Indian kho kho player

Reshma Subhash Rathod (born 31 December 2001) is an Indian kho kho player from Maharashtra. She plays for the India women's national kho kho team as an allrounder. She was part of the Indian women’s team that won the inaugural Kho Kho World Cup held at New Delhi in January 2025.

== Early life and education ==
Rathod is from Badlapur village, Thane district, Maharashtra. Her father Subhash Rathod is a truck driver and her mother, Ghanubai, is a housewife. She is the youngest of five siblings. She did her graduation at Ulhasnagar's SST College of Arts and Commerce.  In 2010, she started playing kho kho while studying Class 5. In 2024, she bagged a government job at Nashik in sports quota.

== Career ==
Rathod was part of the Indian women's team that won the first Kho Kho World Cup at New Delhi in January 2025. The Indian team defeated South Korea, IR Iran and Malaysia in the group stages, Bangladesh in quarterfinals and South Africa in semifinals.
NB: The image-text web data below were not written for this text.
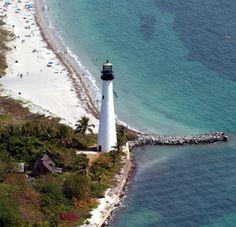 Cape Florida Lighthouse, Florida at Lighthousefriends.com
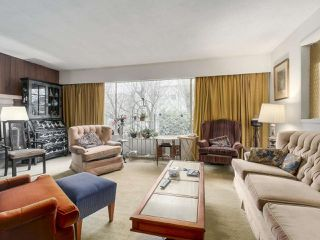 """Photo 3: 3901 TUPPER Street in Vancouver: Cambie House for sale in """"Douglas Park"""" (Vancouver West)  : MLS®# R2256298"""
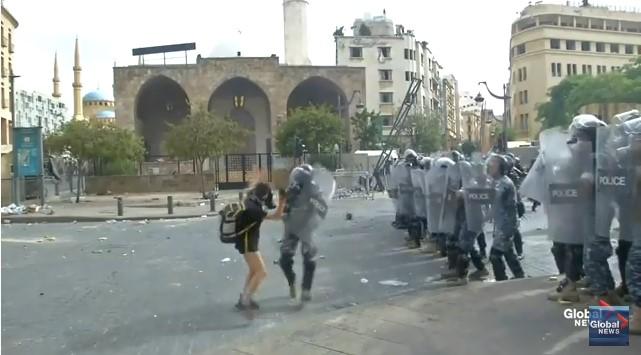 (ВИДЕО) Илјадници граѓани протестираа во Бејрут, полицијата фрли солзавец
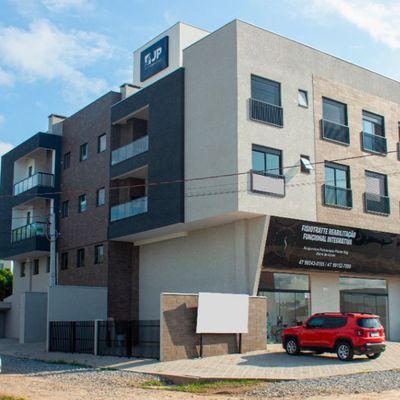 Apto novo e mobiliado c/ 01 suíte + 02 quartos, 02 garagens, Excelente Localização!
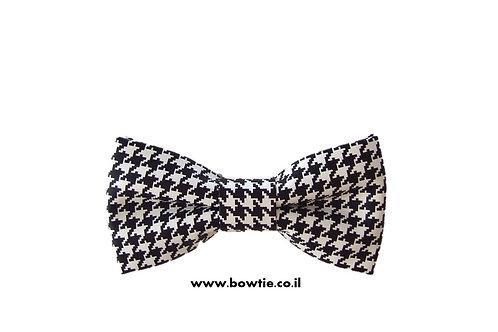 עניבת פפיון דמוי עור שחור לבן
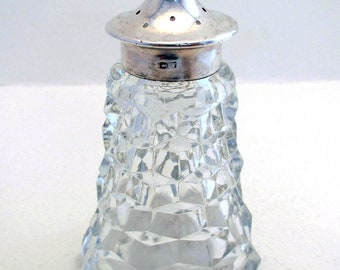 Early 20th-century (1920) Solid Sterling SILVER Top Lidded & Diamond Cut Glass Pepper Pot. Antique/Vintage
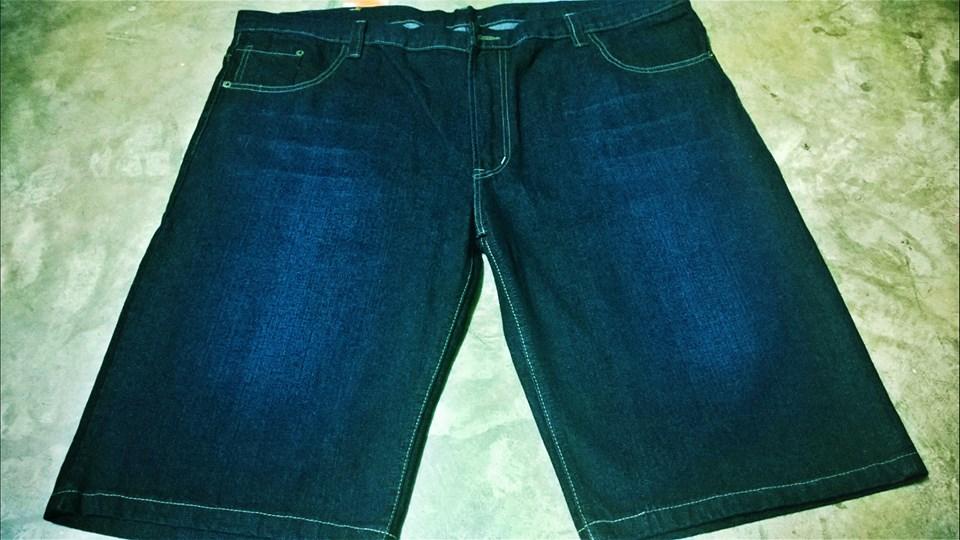 Jumbo Jeans ขาสั้น Size : 40-42 ราคา 590 บาท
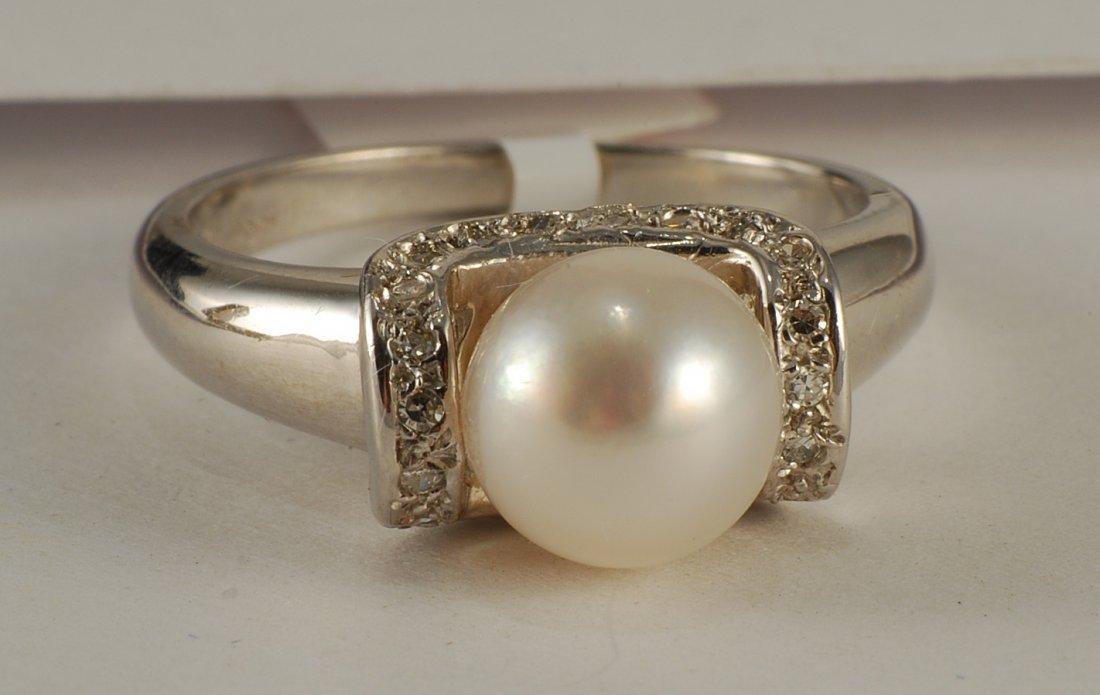 0.25 ctw Diamond & S.S. Pearl Ring set in 14K White Gol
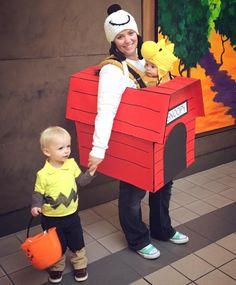 Snoopy and Woodstock baby wearing costume…. oh my cuteness! Snoopy and Woodstock baby wearing costume…. oh my cuteness! Snoopy Halloween, Halloween Kostüm, Family Halloween, Halloween Couples, Homemade Halloween, Fairy Halloween Costumes, Cute Costumes, Family Costumes, Baby Costumes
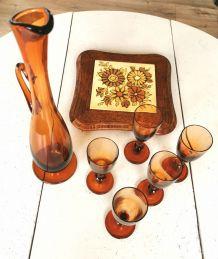 Service carafe et ses 5 verres à pieds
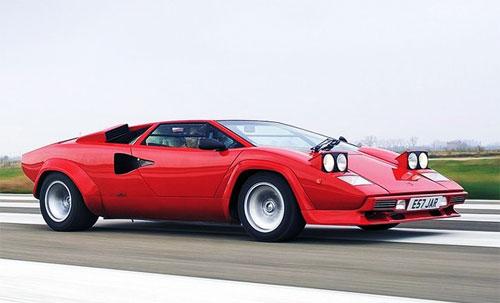 Ferrari Countach LP400 đời 1974 với kiểu đèn pha mắt ếch.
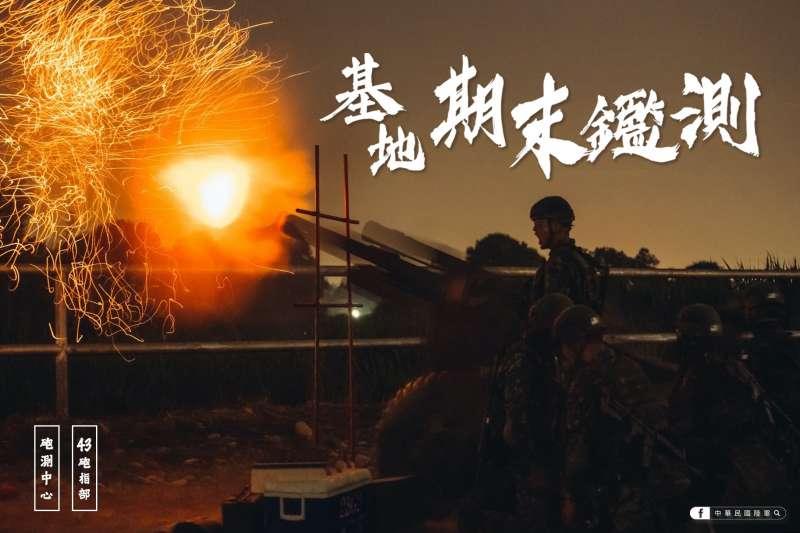 陸軍披露105公厘榴砲夜間實射照片,砲彈擊發瞬間產生的巨大火光。(取自中華民國陸軍臉書)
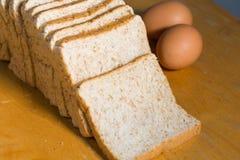 Rżnięty bochenek chleba rząd na drewnianym stole Obrazy Royalty Free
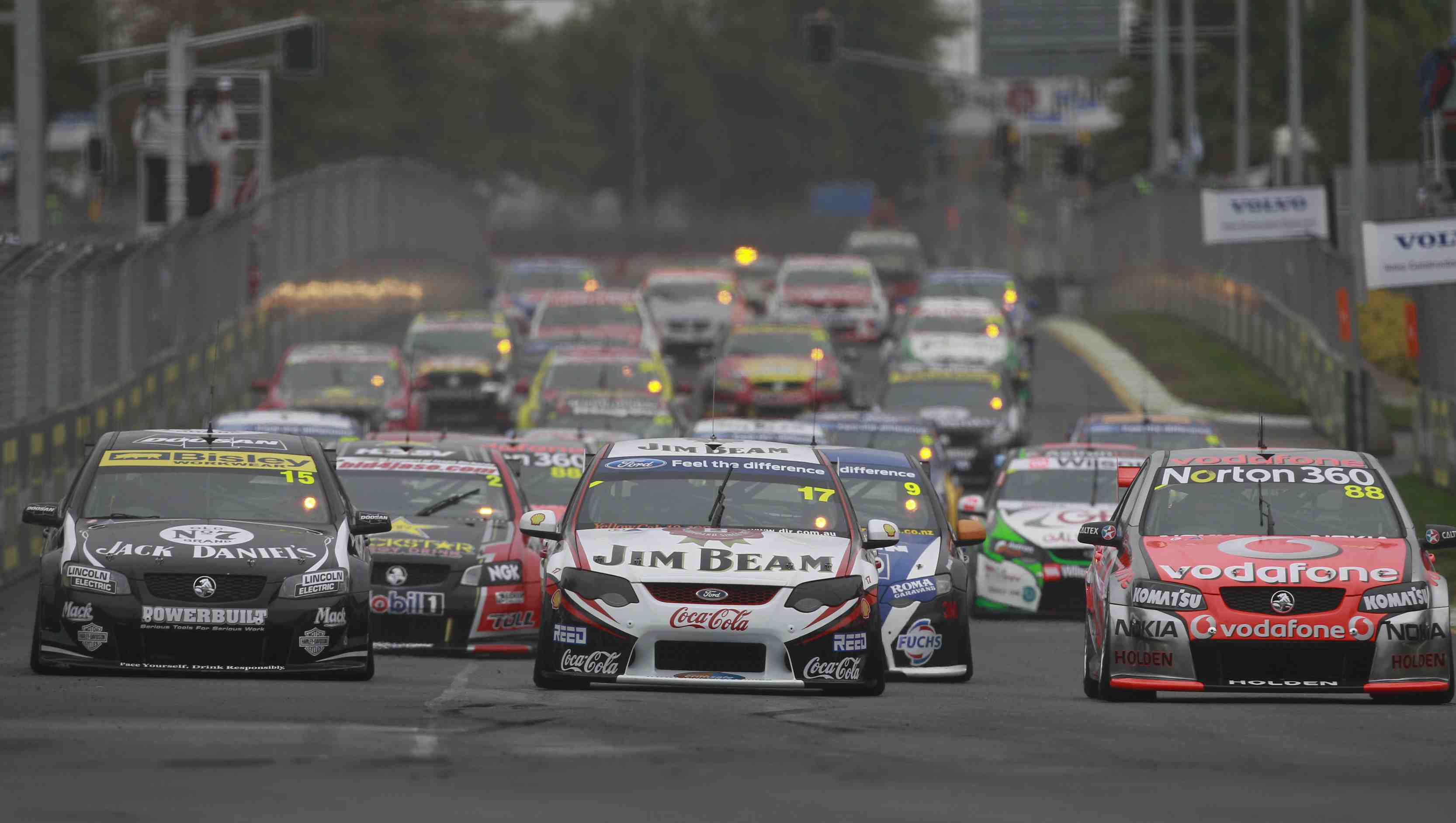 Minister: Overseas expansion a boost for V8s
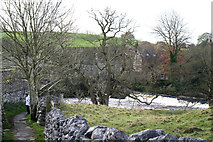 SE0063 : Linton:  Lower weir and Tin Bridge by Dr Neil Clifton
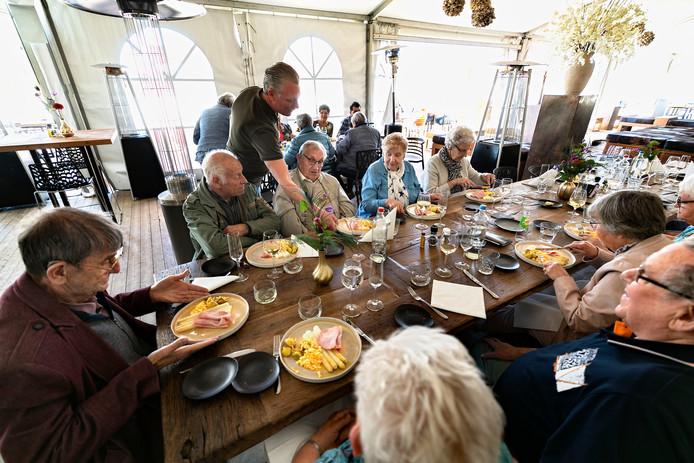 Temidden van de aspergevelden genoten de gasten gisteren van een luxe lunch.
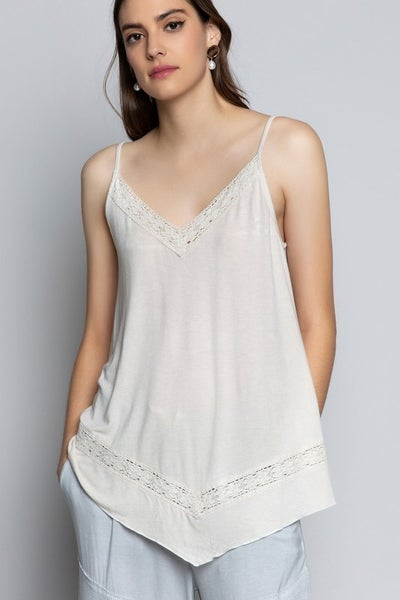 POL - Lace Trim Detailed Tank
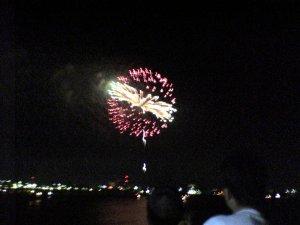 携帯のカメラで花火を撮ってみました。思ったよりは見れるかな?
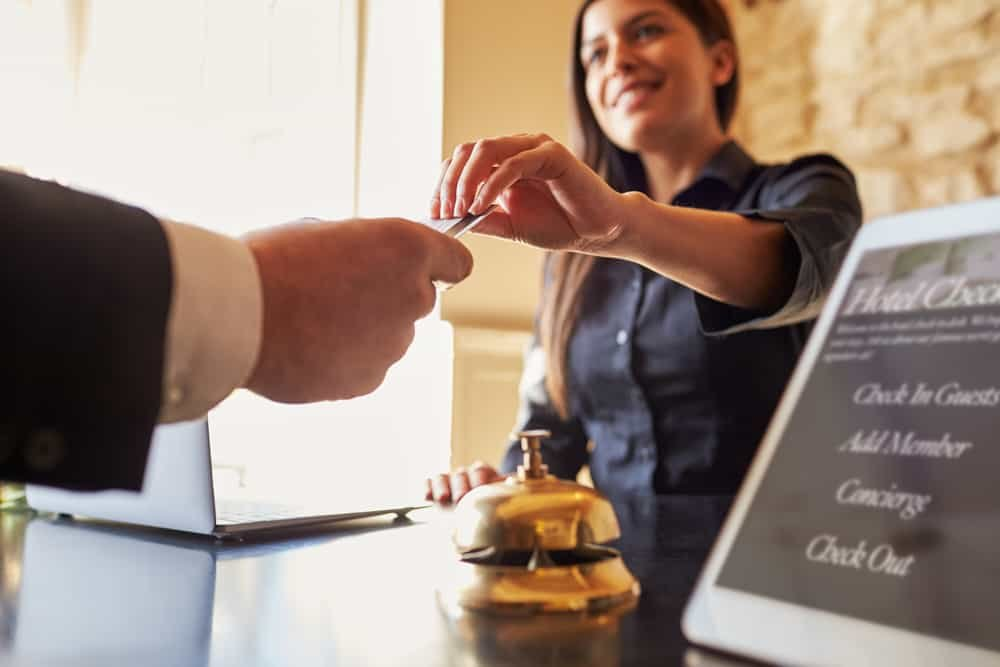 economia no hotel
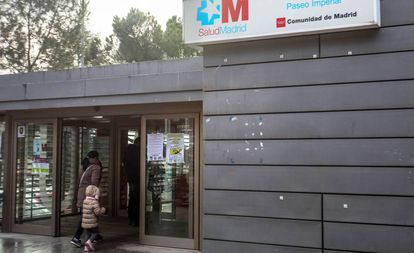 Una madre con su hija antes de entrar a consulta de Pediatría en un centro de salud de la Comunidad de Madrid.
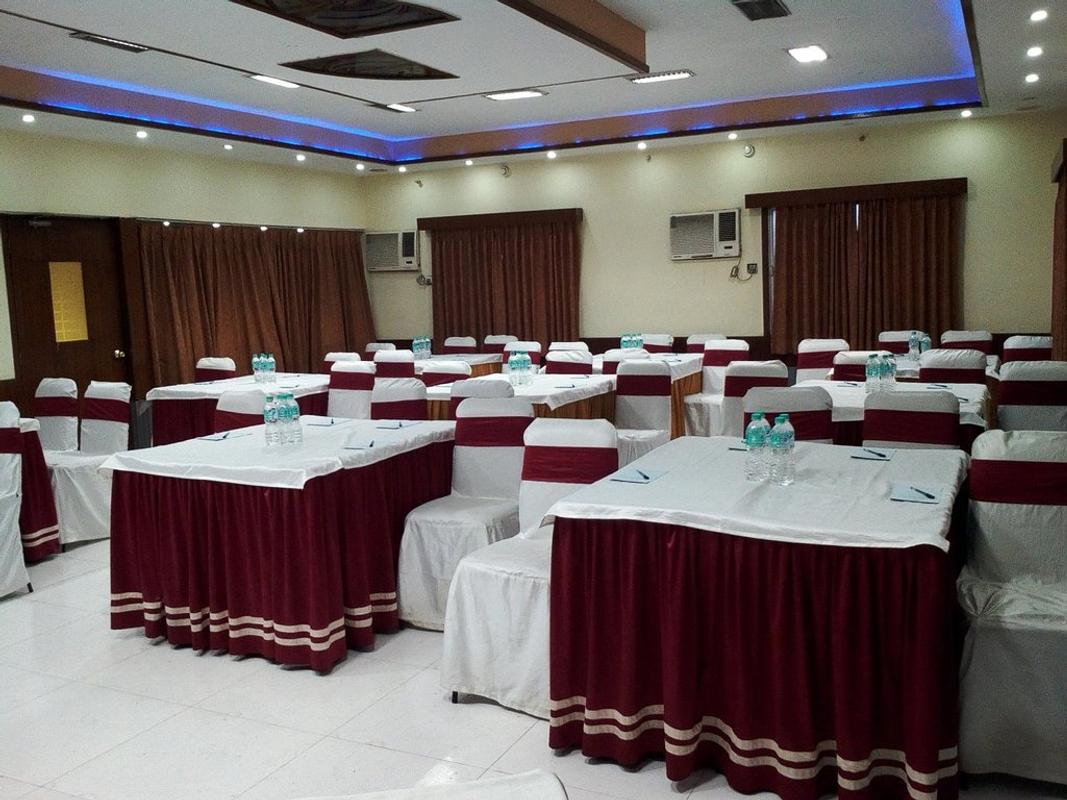 Hotel Executive Tower in Entally, Kolkata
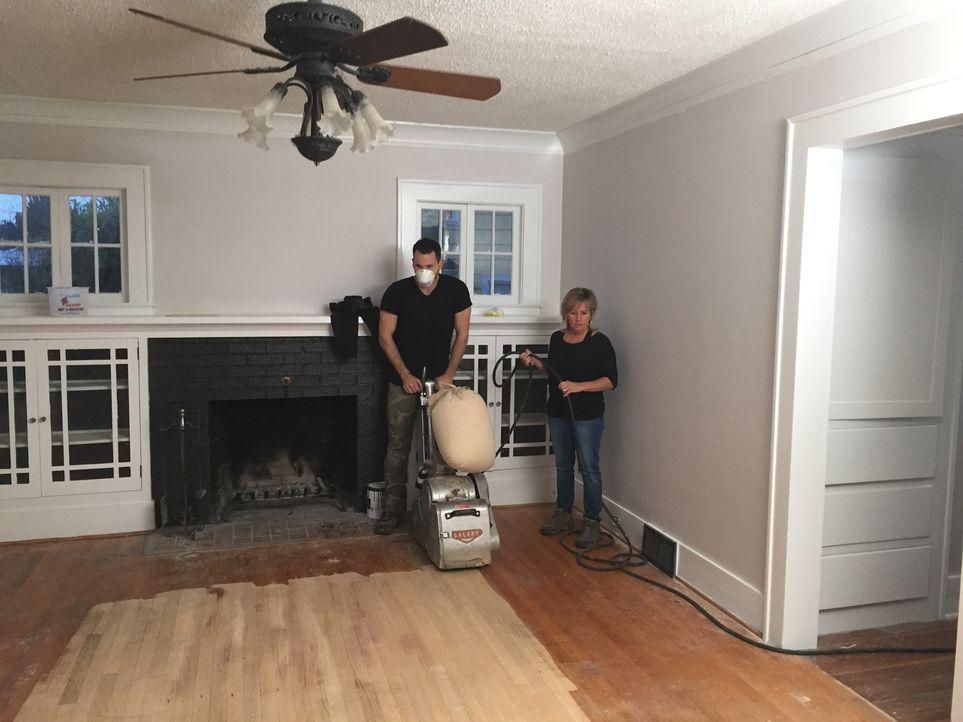Als Bobby (l.) seiner Mutter Kendra (r.) davon erzählt, dass der Immobilienmarkt in Portland perfekt wäre, um ein altes Haus zu kaufen, es zu renovi... - Bildquelle: 2016, DIY Network/Scripps Networks, LLC. All Rights Reserved.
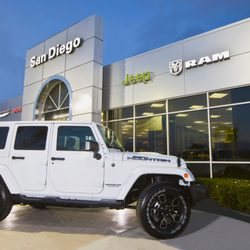 San Diego Jeep Dealers >> San Diego Chrysler Dodge Jeep Ram - 113 Photos & 424 ...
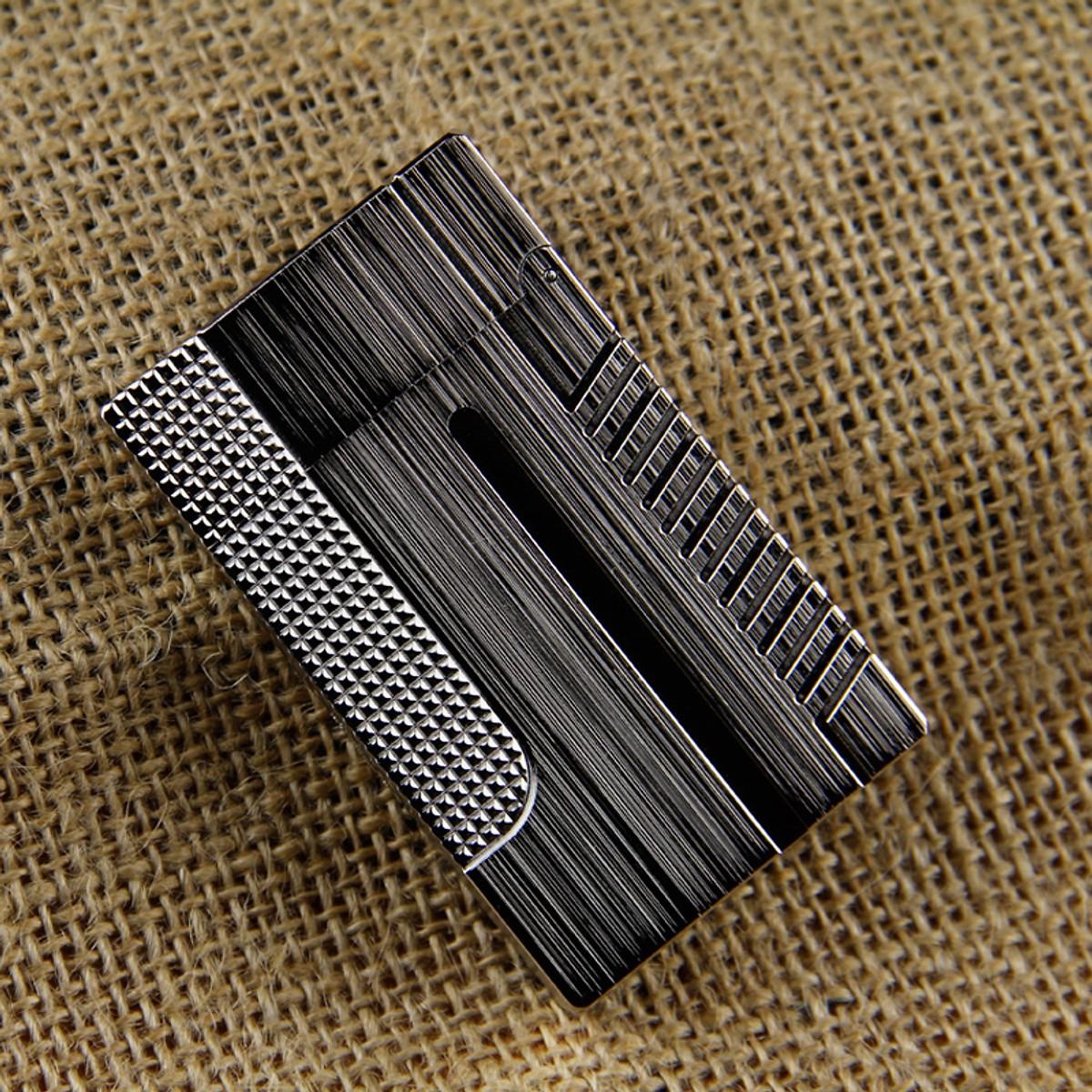 Combo Hộp Quẹt Bật Lửa Gas Đá DP-007 Xước Khắc Họa Tiết Cao Cấp + Tặng Tai Nghe Bluetooth BT01 Kiểu Dáng Thể Thao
They defeated Nepal 78-40 in the final.

She first represented Maharashtra in a big tournament, the Under 14 National tournament in Maharashtra when she was in Class 8, where she wore shoes in a match for the first time and played on a mat. Later on, she received Khelo India scholarship of Rs.10,000 per month for five years, which helped her family and supported her in the sport.